Record set »
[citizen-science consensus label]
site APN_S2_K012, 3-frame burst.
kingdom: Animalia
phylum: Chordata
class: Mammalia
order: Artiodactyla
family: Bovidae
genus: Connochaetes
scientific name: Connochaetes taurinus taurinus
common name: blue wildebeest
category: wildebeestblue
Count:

Assignment »
Please set down the full listing above, word for word.

Result of the exercise »
[citizen-science consensus label]
site APN_S2_K012, 3-frame burst.
kingdom: Animalia
phylum: Chordata
class: Mammalia
order: Artiodactyla
family: Bovidae
genus: Connochaetes
scientific name: Connochaetes taurinus taurinus
common name: blue wildebeest
category: wildebeestblue
Count:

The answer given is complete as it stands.